Page 1 of 1

To find out duplicate records

Posted: Thu Jun 01, 2006 3:55 am
by Amarpreet
I have some duplicate records in my source, which are getting rejected at the target. I can use remove duplicate stage to remove those records. But I need to capture those records in some other table/file. How can I do this? Reject link from transformer is not working, as the records are getting rejected at the target (at end) itselt.

Would appreciate any suggestions....

Thanks,

Re: To find out duplicate records

Posted: Thu Jun 01, 2006 5:25 am
by jayantthakore
Hi Amarpreet,
In the final Transformer Stage you can concate all key columns to a long String and Store it into a Stage Variable named STG1.
Now another variable STG2 = STG1.
Compare the two.by this you will capture the rows in the two variables.Check them and put the constaint accordingly on the links of Transformer.
But it is necessary to sort the data on the key columns before doing this.

Re: To find out duplicate records

Posted: Thu Jun 01, 2006 5:55 am
by dssiddu
[img]I can use remove duplicate stage to remove those records. But I need to capture those records in some other table/file.
[/img]
As you said You want whole copy of record and also want to remove the duplicates then use copy stage before remove duplicate stage.


file-->copystage----->1) File or Table
2) Remove Duplicate stage

Re: To find out duplicate records

Posted: Tue Jun 06, 2006 2:33 am
by sreeni
Hi

If you are using Target Oracla Enterprise stage which has reject option to reject duplicate records which we can load into dataset or sequential file based on key columns in target table.


SOURCE ---> ORA ENTERPRICE STAGE ----------> SEQUENTIAL FILE.

I think this would help to your requirement.

Thanks

Posted: Tue Jun 06, 2006 7:52 am
by thompsonp
Using the Oracle stage limits you to upserts and the rejected data is for rows that could not be inserted or updated. This means the duplicate could already reside in the database and is not quite the same as the problem described in this post.

A remove duplicates stage requires your data to be sorted so presumably you have a sort stage prior to it? In the sort stage generate a key change on the columns that define the key. If you are sorting by more than the key columns, for instance to ensure the first record is the one you want to keep, you can achieve the same thing using 2 sorts and generating a cluster key column on the key fields.

After the sort simply filter on the key change or cluster key change to identify duplicates (values of 0).

Posted: Tue Jun 06, 2006 11:51 am
by mujeebur
Its a round about way, but you can achieve what do you want. From the transformer output your data into both DataSet(hashed file) and a sequential file. DataSet will automatically removes the duplicates based on the key column.

Now you can compare/diff both DataSet and Seq File to output the duplicated record into a file. From DataSet(hashed) you can load into Oracle Stage.

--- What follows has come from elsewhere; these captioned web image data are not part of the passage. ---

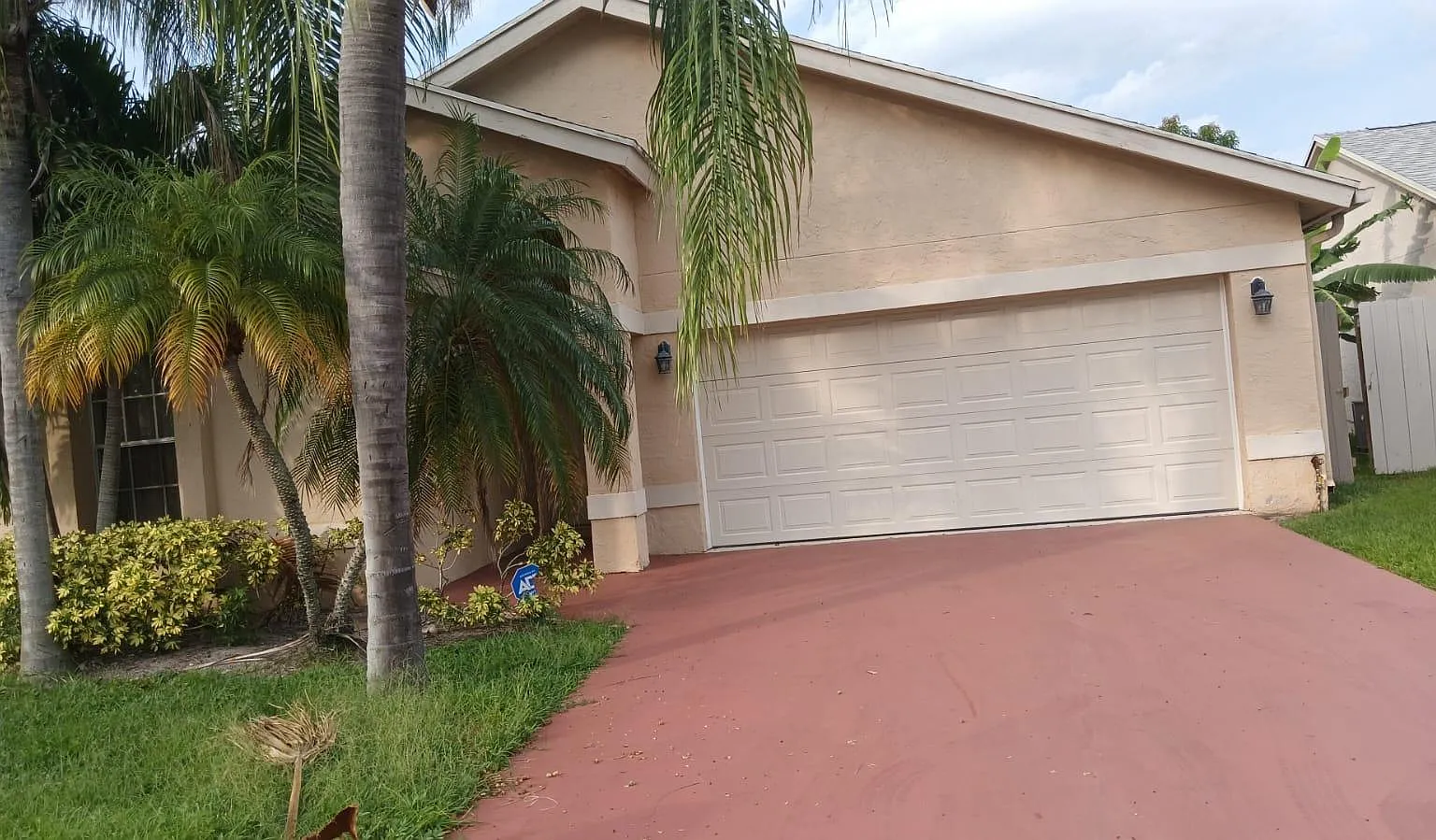 1456 Waterway Cove Dr — Photo 3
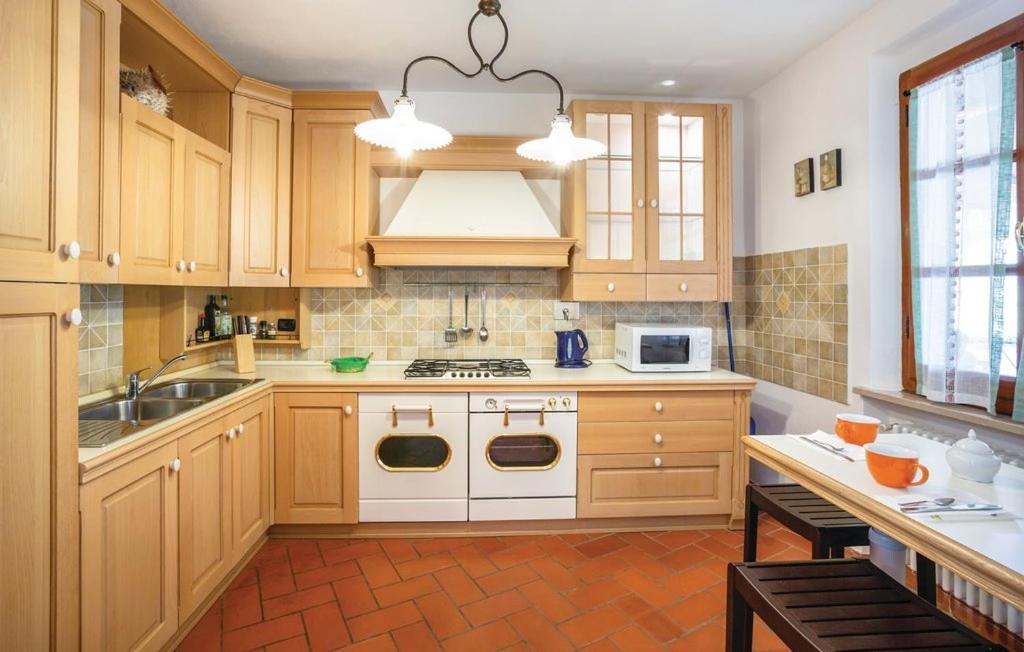Two-Bedroom House,952071496:JPEG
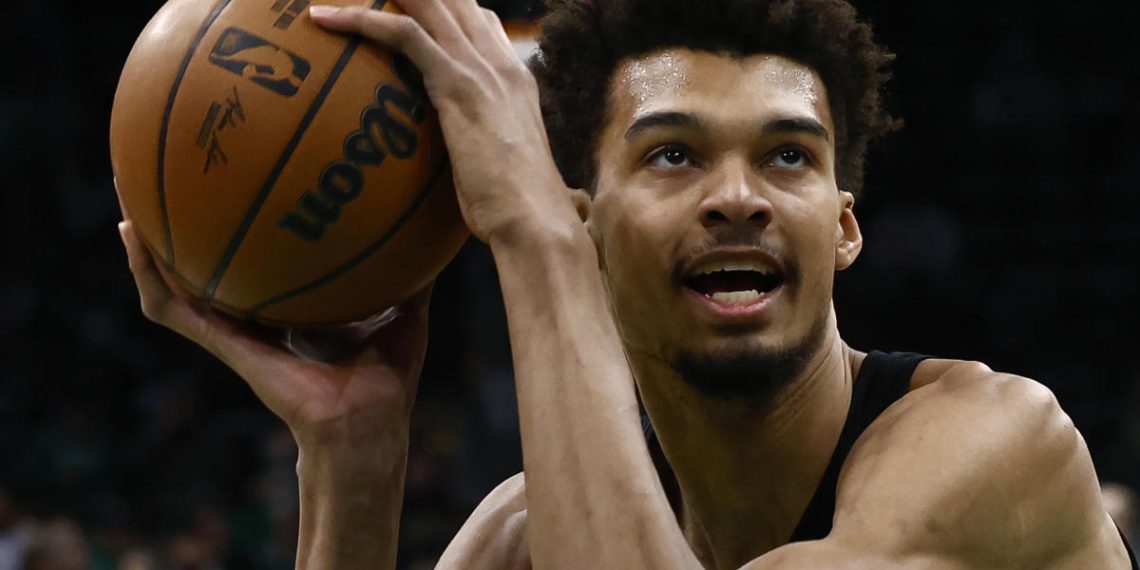 The Victor Wembanyama Rookie card units the file worth of the public sale, regardless of the information in regards to the damage on the finish of the season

Posted: Tue Jun 06, 2006 12:21 pm
by vinaymanchinila
Using two sorts gave the results with good performance.

Re: To find out duplicate records

Posted: Tue Jun 06, 2006 4:52 pm
by s_boyapati
Use sort stage with Hash method and set "Create Key Change Column" property to true. So that first row will get this new column value as 1 and duplicates as 0. Then, Use switch or filter stage to fileter rows with 1 and 0. Is is simple way and shows better performance also. I used that.

Sree

Amarpreet wrote:I have some duplicate records in my source, which are getting rejected at the target. I can use remove duplicate stage to remove those records. But I need to capture those records in some other table/file. How can I do this? Reject link from transformer is not working, as the records are getting rejected at the target (at end) itselt.

Would appreciate any suggestions....

Thanks,

Posted: Tue Jun 06, 2006 9:32 pm
by Amarpreet
Thanks all.
Its working fine.

Posted: Wed Jun 07, 2006 4:42 am
by thompsonp
mujeebur wrote ...
Its a round about way, but you can achieve what do you want. From the transformer output your data into both DataSet(hashed file) and a sequential file. DataSet will automatically removes the duplicates based on the key column.

Now you can compare/diff both DataSet and Seq File to output the duplicated record into a file. From DataSet(hashed) you can load into Oracle Stage.
This is a PX job so is using datasets not hashed files. Datasets do not automatically remove duplicates.